Kirchberg. Mutwillige Zerstörer haben erneut in Kirchberg ihr Unwesen getrieben. Nachdem am Freitag Edeltraud Hilgers mit Entsetzen festgestellt hatte, dass Unbekannte das Kirchenfenster mit der Kreuzigungsszene durch vier kleinere Löcher beschädigt hatten, musste die Kirchberger Küsterin am Montagmorgen erneut Beschädigungen begutachten.

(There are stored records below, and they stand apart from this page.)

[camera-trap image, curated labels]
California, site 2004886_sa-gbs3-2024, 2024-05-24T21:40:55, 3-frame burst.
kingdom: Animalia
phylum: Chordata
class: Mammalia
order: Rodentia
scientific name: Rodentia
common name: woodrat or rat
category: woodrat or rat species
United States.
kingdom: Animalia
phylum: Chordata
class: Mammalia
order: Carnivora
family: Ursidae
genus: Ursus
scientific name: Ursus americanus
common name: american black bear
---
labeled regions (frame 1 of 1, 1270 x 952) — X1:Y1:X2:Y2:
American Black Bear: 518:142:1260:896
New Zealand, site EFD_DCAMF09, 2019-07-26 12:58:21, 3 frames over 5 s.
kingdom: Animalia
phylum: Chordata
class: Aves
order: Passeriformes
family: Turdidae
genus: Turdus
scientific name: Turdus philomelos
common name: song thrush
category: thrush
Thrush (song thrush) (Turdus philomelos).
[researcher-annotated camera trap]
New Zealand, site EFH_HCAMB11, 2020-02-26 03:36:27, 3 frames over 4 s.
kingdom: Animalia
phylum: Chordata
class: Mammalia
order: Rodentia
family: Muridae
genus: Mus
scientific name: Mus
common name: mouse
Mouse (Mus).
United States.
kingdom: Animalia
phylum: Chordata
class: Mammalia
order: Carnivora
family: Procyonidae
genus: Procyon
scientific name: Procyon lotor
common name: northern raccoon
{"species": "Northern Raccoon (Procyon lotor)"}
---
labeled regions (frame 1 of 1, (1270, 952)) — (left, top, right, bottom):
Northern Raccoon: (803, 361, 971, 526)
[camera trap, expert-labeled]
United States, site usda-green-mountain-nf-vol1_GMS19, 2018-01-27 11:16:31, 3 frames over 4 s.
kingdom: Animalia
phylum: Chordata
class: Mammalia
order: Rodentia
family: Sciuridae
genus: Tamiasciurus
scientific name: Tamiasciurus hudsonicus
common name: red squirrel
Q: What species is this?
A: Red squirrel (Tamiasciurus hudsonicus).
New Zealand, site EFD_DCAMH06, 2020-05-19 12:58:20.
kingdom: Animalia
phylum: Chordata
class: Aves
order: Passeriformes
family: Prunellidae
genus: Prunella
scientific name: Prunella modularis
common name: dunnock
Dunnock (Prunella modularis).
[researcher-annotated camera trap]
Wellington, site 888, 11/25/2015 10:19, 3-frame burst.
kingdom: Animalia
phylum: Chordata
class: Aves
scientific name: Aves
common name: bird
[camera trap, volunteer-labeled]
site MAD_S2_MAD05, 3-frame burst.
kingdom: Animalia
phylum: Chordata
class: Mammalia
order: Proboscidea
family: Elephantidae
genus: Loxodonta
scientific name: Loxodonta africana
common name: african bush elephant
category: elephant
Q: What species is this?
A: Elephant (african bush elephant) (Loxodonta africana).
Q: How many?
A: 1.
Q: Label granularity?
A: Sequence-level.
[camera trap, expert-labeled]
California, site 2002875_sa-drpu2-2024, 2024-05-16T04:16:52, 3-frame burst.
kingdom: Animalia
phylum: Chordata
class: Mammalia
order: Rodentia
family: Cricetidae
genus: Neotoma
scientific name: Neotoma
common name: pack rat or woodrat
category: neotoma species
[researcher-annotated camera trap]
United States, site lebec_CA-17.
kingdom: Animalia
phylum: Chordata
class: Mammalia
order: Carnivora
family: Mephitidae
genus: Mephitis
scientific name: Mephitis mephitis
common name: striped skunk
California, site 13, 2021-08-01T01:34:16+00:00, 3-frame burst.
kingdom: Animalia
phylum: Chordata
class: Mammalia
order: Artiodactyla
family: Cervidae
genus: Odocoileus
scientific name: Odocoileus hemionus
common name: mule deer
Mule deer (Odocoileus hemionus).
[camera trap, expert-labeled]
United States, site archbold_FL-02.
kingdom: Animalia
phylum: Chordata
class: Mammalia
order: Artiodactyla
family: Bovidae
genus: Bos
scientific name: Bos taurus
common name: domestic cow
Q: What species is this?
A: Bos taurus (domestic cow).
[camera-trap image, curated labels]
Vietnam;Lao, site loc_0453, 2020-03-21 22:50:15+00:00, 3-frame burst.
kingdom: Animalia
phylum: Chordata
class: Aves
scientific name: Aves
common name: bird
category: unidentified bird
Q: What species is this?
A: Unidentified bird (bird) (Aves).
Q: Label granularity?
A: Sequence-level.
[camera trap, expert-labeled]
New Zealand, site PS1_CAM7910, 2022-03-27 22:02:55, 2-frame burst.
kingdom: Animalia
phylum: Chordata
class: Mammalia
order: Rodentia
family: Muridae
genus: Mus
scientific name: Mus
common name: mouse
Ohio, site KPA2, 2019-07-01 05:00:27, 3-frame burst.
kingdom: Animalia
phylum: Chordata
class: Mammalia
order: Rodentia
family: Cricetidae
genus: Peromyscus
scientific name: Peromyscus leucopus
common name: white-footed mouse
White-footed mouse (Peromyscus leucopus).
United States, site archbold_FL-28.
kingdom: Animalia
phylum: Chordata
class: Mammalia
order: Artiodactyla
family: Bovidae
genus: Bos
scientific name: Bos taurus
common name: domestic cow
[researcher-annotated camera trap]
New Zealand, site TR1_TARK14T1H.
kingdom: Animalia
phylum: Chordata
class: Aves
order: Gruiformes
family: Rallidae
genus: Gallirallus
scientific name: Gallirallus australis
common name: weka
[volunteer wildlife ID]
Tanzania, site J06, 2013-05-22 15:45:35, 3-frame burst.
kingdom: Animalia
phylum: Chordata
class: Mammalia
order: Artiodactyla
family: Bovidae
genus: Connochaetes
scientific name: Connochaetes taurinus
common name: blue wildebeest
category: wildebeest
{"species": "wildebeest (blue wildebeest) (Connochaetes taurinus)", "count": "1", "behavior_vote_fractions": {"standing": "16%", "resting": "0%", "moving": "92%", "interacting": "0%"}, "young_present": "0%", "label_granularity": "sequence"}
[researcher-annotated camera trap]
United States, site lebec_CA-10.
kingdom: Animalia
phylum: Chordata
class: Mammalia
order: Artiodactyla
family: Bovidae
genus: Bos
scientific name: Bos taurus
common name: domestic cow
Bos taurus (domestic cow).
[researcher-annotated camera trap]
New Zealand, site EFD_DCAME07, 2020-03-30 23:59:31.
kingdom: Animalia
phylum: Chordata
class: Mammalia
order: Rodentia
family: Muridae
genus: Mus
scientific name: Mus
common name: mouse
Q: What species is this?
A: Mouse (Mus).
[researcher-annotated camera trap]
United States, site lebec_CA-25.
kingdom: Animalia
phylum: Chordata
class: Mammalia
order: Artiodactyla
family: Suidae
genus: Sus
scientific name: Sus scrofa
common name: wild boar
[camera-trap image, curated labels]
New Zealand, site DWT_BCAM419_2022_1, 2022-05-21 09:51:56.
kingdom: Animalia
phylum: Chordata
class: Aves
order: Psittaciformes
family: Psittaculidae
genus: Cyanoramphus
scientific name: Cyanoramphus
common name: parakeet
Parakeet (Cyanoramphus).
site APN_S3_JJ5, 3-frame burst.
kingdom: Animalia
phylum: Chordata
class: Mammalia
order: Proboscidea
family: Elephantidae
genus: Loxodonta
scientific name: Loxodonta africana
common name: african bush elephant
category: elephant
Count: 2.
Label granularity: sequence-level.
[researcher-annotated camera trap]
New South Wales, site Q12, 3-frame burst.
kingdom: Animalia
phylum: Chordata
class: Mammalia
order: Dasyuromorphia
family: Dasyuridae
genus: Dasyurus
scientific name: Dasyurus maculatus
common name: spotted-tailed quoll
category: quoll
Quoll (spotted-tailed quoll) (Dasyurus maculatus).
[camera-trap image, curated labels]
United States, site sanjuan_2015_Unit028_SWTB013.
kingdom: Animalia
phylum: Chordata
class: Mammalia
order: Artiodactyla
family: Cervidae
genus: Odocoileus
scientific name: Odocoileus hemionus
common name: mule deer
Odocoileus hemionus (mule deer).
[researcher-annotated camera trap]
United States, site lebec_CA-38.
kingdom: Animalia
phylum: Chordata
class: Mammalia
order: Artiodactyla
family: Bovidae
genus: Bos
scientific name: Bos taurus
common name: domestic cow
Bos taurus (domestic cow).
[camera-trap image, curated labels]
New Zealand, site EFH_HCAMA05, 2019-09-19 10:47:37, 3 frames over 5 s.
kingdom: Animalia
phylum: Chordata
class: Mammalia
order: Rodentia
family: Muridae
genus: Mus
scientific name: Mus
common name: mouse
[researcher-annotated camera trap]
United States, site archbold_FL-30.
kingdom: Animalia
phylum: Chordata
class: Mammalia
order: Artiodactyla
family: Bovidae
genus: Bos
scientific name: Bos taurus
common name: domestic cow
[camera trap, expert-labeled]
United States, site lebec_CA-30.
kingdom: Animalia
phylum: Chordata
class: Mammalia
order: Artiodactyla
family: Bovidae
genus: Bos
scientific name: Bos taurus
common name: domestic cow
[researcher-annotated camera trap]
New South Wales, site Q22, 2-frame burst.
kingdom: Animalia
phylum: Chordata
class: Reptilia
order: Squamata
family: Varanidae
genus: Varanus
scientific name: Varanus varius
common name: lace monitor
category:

Da die Pfarrkirche Kirchberg in vergangener Zeit immer wieder einmal Ziel diverser Beschädigungen war, entschloss man sich, die Kirche am Wochenende geschlossen zu halten.

Am Montagmorgen entdeckte die Küsterin erneut Beschädigungen an dem über 50 Jahre alten Kirchenfenster, dass von Professor Gustav Fünders aus Krefeld erstellt wurde. Pfarrer Dr. Peter Jöcken zeigte sich traurig, aber auch verärgert über diesen Frevel. Steine durchschlugen die wertvolle Kirchenarbeit und schleuderten durch den Kirchenraum. Das dadurch zerbrochene Glas verteilte sich auf die Gänge und Sitzbänke.

Besonders diese Kirchenfenster von Fünders, der in Fachkreisen als „ein christlicher Künstler mit einer belehrenden Bildsprache“ gilt, zeichnen sich durch ihre moderne, figürliche und ornamentale Darstellung aus. „Wir haben immer wieder einmal Besuch von Jugendlichen, die sich auf dem alten Friedhof aufhalten. Mit diesen habe ich mich des Öfteren unterhalten, und sie machen einen vernünftigen Eindruck“, so Jöcken, der für diese Tat keinerlei Verständnis zeigt und nicht versteht, wer so etwas macht.

Das kunstvolle Kirchenfenster wurde durch mehr als 15 Steinwürfe durchlöchert und zerstört. Nach Absprache mit dem Gemeinderat wurde nun auch die Kriminalpolizei eingeschaltet.